### Goal of the exercise
Without any omission, reproduce the records that follow.

* * * * * * *

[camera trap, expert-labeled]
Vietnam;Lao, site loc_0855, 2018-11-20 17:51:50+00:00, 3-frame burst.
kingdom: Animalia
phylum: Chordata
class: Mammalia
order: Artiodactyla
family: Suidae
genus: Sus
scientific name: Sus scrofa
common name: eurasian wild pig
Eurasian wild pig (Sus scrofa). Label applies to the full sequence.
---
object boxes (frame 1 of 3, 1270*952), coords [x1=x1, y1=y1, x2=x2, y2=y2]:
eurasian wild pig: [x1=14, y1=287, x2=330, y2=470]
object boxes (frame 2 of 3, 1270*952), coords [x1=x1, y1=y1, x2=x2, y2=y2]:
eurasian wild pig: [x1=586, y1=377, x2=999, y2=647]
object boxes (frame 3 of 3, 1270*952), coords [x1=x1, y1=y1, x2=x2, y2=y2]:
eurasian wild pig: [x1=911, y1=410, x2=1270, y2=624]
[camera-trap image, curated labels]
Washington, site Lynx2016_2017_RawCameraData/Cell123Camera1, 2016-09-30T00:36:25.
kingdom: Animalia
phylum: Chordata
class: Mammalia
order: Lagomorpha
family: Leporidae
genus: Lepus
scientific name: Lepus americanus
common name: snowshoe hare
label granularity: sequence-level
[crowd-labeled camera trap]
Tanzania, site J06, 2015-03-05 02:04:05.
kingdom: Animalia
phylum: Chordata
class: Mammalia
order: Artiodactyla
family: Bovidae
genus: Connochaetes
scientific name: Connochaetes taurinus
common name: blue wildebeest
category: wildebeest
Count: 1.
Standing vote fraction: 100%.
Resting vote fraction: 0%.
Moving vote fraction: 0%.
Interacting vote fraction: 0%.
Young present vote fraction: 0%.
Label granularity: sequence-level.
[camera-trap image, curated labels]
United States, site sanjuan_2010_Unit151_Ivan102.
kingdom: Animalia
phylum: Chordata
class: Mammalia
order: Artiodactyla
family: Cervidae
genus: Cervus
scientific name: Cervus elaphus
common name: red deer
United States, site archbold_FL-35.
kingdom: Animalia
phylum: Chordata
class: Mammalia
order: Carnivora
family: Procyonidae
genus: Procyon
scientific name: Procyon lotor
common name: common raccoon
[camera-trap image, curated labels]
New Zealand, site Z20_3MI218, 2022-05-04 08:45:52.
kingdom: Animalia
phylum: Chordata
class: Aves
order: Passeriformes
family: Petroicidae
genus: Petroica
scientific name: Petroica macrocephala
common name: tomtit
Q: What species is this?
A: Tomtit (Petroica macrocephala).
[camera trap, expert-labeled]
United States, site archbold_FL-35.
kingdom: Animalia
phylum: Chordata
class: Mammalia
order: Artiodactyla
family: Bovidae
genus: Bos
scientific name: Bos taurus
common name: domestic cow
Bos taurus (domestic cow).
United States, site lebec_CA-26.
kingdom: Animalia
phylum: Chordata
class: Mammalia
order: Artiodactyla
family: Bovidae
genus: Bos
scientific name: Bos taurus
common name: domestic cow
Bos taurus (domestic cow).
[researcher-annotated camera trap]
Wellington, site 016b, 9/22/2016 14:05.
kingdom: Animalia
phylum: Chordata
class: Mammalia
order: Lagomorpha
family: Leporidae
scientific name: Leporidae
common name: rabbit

* * * * * * *

### Final answer
[camera trap, expert-labeled]
Vietnam;Lao, site loc_0855, 2018-11-20 17:51:50+00:00, 3-frame burst.
kingdom: Animalia
phylum: Chordata
class: Mammalia
order: Artiodactyla
family: Suidae
genus: Sus
scientific name: Sus scrofa
common name: eurasian wild pig
Eurasian wild pig (Sus scrofa). Label applies to the full sequence.
---
object boxes (frame 1 of 3, 1270*952), coords [x1=x1, y1=y1, x2=x2, y2=y2]:
eurasian wild pig: [x1=14, y1=287, x2=330, y2=470]
object boxes (frame 2 of 3, 1270*952), coords [x1=x1, y1=y1, x2=x2, y2=y2]:
eurasian wild pig: [x1=586, y1=377, x2=999, y2=647]
object boxes (frame 3 of 3, 1270*952), coords [x1=x1, y1=y1, x2=x2, y2=y2]:
eurasian wild pig: [x1=911, y1=410, x2=1270, y2=624]
[camera-trap image, curated labels]
Washington, site Lynx2016_2017_RawCameraData/Cell123Camera1, 2016-09-30T00:36:25.
kingdom: Animalia
phylum: Chordata
class: Mammalia
order: Lagomorpha
family: Leporidae
genus: Lepus
scientific name: Lepus americanus
common name: snowshoe hare
label granularity: sequence-level
[crowd-labeled camera trap]
Tanzania, site J06, 2015-03-05 02:04:05.
kingdom: Animalia
phylum: Chordata
class: Mammalia
order: Artiodactyla
family: Bovidae
genus: Connochaetes
scientific name: Connochaetes taurinus
common name: blue wildebeest
category: wildebeest
Count: 1.
Standing vote fraction: 100%.
Resting vote fraction: 0%.
Moving vote fraction: 0%.
Interacting vote fraction: 0%.
Young present vote fraction: 0%.
Label granularity: sequence-level.
[camera-trap image, curated labels]
United States, site sanjuan_2010_Unit151_Ivan102.
kingdom: Animalia
phylum: Chordata
class: Mammalia
order: Artiodactyla
family: Cervidae
genus: Cervus
scientific name: Cervus elaphus
common name: red deer
United States, site archbold_FL-35.
kingdom: Animalia
phylum: Chordata
class: Mammalia
order: Carnivora
family: Procyonidae
genus: Procyon
scientific name: Procyon lotor
common name: common raccoon
[camera-trap image, curated labels]
New Zealand, site Z20_3MI218, 2022-05-04 08:45:52.
kingdom: Animalia
phylum: Chordata
class: Aves
order: Passeriformes
family: Petroicidae
genus: Petroica
scientific name: Petroica macrocephala
common name: tomtit
Q: What species is this?
A: Tomtit (Petroica macrocephala).
[camera trap, expert-labeled]
United States, site archbold_FL-35.
kingdom: Animalia
phylum: Chordata
class: Mammalia
order: Artiodactyla
family: Bovidae
genus: Bos
scientific name: Bos taurus
common name: domestic cow
Bos taurus (domestic cow).
United States, site lebec_CA-26.
kingdom: Animalia
phylum: Chordata
class: Mammalia
order: Artiodactyla
family: Bovidae
genus: Bos
scientific name: Bos taurus
common name: domestic cow
Bos taurus (domestic cow).
[researcher-annotated camera trap]
Wellington, site 016b, 9/22/2016 14:05.
kingdom: Animalia
phylum: Chordata
class: Mammalia
order: Lagomorpha
family: Leporidae
scientific name: Leporidae
common name: rabbit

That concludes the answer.